═══ Estratto del documento ═══

La corte osserva poi che la mancata corresponsione della retribuzione non era una sanzione discriminatoria, ma l’effetto della sospensione del sinallagma contrattuale  dovuta alla temporanea impossibilità del dipendente di svolgere le mansioni per carenza di un requisito sanitario essenziale. Il datore di lavoro, in tale ipotesi, non versa in mora credendi.

La corte pertanto rigetta il ricorso.

L’onere probatorio gravante sul datore di lavoro in caso di contestazione delle giornate lavorate -Cass., Sez. Lav., ord. 7 ottobre 2025, n. 26972

Il Fatto

Un lavoratore adiva il Tribunale per ottenere il pagamento di differenze retributive e TFR.

La Corte d’Appello, in parziale riforma, riteneva  le quietanze di pagamento non integravano rinunce o transazioni e, quindi, non era applicabile l’art. 2113 c.c. In secondo luogo, pur ritenendo non provato l’orario di lavoro maggiore lamentato dal lavoratore, accertava una differenza di 10 giornate lavorative non retribuite. Tali giornate eccedevano quelle retribuite dalle buste paga, ma risultavano dichiarate nella Certificazione Unica (CU) rilasciata dal datore di lavoro.

Il datore di lavoro ricorreva per cassazione.

Il Diritto

La corte osserva che  la Certificazione Unica idonea prova del credito del lavoratore, in quanto prova documentale prodotta da quest’ultimo. Conseguentemente, l’affermazione per cui era onere del datore di lavoro dimostrare l’erroneità della CU non ha costituito un’inversione dell’onere probatorio, ma una logica conseguenza della rilevanza data al documento.

═══

In base all'estratto del documento, quante giornate lavorative non retribuite accertò la Corte d'Appello? Il materiale non ha alcun ruolo in questo esercizio.

═══ Dati da esaminare ═══

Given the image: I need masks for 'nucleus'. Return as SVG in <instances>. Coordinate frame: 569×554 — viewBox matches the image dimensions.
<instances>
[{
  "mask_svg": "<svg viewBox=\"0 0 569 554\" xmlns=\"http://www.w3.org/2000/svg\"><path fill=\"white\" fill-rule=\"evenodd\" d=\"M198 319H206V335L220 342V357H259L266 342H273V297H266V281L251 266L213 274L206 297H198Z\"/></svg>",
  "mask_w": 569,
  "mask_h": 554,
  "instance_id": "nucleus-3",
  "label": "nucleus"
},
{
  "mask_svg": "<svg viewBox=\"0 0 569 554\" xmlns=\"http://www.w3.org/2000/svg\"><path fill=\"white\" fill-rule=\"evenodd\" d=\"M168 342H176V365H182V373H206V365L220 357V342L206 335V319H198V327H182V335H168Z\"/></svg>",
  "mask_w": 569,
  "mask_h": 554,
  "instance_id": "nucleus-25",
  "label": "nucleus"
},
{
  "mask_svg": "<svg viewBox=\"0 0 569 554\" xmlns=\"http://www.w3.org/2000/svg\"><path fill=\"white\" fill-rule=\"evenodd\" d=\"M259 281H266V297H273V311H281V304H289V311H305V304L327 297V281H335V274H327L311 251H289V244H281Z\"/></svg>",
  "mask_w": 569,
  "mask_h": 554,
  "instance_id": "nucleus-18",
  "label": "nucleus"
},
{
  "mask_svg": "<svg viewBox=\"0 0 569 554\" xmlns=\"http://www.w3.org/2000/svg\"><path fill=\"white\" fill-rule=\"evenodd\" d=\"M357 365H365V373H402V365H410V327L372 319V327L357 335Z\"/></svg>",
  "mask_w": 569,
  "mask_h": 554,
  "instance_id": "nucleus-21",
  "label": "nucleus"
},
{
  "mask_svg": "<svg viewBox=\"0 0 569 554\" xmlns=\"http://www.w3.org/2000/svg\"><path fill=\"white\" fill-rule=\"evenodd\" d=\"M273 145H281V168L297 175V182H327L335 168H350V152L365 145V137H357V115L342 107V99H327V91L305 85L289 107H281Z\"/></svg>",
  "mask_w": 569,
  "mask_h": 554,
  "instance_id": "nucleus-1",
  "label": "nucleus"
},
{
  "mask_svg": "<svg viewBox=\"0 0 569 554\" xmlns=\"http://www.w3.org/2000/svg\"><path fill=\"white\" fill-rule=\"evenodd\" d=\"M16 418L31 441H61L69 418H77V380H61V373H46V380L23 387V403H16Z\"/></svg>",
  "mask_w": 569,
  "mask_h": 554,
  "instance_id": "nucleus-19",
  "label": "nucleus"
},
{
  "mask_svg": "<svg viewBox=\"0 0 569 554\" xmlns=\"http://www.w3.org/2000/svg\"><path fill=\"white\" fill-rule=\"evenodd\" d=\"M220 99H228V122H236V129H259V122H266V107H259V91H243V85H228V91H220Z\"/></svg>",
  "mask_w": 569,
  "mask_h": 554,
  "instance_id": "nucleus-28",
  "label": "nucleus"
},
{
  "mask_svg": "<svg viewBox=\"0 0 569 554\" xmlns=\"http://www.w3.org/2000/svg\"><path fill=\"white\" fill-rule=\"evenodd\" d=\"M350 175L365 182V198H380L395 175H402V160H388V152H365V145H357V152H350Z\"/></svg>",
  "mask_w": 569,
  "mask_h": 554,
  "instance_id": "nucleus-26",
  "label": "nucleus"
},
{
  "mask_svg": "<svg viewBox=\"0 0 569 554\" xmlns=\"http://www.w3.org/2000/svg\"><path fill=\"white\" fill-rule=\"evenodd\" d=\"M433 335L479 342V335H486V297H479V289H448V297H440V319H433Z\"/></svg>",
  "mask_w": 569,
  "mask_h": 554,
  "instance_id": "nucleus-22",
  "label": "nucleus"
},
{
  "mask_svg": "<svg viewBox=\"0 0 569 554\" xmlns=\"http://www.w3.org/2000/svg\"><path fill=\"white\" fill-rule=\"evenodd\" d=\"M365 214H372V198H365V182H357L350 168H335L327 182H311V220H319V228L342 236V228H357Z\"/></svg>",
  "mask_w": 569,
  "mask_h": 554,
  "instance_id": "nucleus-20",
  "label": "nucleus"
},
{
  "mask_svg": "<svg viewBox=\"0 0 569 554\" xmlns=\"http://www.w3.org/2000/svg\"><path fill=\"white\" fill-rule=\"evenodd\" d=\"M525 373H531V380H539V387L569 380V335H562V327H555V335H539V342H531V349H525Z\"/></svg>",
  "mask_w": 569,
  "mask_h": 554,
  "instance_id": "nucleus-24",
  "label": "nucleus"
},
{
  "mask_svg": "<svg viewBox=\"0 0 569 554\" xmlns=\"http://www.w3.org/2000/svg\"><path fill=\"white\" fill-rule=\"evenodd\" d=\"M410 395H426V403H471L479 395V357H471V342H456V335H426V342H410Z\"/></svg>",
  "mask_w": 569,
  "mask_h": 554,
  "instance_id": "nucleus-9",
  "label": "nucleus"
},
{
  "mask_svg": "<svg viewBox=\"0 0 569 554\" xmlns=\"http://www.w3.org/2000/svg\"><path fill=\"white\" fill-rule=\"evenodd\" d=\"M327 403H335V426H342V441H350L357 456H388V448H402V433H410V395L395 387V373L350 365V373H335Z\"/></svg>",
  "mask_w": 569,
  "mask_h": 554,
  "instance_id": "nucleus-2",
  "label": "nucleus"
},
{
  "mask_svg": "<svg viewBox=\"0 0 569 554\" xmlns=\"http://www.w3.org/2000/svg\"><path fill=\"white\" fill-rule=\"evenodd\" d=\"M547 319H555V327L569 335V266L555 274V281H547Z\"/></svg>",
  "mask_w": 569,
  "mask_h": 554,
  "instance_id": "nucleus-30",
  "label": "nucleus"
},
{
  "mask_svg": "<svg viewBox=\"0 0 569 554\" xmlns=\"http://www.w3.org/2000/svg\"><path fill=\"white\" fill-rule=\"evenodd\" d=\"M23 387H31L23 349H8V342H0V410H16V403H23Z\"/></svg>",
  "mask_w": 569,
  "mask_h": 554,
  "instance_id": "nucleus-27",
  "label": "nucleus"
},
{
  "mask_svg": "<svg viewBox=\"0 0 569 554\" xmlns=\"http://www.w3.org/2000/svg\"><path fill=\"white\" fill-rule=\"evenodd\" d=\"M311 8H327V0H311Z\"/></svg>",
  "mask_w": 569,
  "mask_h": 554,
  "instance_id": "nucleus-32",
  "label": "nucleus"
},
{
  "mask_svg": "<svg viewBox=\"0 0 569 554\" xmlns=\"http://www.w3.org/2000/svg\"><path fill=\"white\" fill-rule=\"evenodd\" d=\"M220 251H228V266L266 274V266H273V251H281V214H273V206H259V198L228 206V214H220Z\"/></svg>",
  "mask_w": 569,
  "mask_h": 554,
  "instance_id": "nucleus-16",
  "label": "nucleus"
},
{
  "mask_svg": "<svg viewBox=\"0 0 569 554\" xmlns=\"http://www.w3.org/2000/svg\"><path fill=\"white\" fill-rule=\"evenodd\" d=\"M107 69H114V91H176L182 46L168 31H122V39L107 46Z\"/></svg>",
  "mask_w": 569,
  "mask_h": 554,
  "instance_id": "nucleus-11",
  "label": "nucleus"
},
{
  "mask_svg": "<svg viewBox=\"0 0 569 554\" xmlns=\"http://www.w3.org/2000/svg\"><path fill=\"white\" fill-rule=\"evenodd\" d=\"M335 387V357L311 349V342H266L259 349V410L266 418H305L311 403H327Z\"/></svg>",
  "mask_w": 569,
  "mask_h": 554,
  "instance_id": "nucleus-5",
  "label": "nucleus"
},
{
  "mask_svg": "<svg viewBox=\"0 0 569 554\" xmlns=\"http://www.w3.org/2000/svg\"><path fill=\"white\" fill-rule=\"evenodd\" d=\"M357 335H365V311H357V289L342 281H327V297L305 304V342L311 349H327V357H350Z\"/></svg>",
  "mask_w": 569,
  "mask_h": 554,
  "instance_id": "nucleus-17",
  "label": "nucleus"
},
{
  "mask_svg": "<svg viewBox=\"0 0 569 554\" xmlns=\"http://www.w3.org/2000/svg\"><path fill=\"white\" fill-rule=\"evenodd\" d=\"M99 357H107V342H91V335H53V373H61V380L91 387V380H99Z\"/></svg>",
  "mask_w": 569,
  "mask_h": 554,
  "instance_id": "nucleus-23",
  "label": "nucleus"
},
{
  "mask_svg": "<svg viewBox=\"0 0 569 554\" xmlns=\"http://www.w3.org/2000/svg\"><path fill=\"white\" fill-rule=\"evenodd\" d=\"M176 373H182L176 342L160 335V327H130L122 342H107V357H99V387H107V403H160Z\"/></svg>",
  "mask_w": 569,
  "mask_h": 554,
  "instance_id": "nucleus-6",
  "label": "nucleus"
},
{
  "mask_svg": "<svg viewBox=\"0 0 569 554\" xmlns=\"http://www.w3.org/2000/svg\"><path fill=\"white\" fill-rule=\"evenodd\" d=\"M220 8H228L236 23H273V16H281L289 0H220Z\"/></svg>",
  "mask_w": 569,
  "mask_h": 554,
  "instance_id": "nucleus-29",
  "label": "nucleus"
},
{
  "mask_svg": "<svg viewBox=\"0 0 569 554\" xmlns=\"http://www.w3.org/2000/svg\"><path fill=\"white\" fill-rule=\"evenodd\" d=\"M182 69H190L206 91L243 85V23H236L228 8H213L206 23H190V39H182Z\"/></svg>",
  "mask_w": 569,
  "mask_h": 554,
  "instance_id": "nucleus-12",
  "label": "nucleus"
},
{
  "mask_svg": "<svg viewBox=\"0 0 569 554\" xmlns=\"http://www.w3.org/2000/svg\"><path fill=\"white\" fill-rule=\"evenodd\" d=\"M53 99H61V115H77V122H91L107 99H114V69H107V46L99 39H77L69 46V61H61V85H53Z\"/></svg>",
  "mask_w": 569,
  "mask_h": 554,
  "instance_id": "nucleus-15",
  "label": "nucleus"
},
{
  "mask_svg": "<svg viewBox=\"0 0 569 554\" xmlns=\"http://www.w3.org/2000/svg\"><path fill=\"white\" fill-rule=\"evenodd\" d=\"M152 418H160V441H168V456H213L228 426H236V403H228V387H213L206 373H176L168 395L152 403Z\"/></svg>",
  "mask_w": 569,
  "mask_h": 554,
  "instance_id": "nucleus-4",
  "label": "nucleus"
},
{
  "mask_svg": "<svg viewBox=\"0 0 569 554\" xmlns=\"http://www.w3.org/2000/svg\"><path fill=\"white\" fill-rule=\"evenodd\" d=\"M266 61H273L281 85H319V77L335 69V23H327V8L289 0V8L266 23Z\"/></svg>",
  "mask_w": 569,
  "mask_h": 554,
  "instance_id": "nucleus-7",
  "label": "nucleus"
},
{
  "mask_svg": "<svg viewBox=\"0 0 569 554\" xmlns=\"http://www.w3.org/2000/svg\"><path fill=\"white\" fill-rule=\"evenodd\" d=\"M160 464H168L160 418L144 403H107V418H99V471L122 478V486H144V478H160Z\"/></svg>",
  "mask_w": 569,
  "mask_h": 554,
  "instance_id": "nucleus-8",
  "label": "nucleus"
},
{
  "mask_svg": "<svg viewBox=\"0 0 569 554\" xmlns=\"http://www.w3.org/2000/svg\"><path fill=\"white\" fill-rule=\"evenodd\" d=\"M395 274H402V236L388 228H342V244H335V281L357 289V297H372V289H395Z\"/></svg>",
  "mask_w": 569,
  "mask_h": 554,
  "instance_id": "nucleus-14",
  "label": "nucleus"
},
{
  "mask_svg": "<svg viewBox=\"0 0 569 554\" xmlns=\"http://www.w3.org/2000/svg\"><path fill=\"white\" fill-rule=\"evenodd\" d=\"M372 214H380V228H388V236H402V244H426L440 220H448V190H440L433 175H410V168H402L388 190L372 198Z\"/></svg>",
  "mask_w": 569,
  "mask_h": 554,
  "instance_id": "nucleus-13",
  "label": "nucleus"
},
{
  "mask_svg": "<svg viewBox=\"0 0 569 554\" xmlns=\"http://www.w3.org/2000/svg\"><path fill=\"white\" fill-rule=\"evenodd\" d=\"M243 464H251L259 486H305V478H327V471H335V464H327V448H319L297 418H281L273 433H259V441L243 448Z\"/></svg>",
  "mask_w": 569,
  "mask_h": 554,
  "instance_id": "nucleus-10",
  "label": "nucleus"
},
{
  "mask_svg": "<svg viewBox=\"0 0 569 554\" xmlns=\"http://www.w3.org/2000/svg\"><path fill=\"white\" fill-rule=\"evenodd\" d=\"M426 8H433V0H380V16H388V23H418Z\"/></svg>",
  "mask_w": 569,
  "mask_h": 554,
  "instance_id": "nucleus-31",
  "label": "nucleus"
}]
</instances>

═══

• _Risultato del compito_:
10 giornate lavorative non retribuite.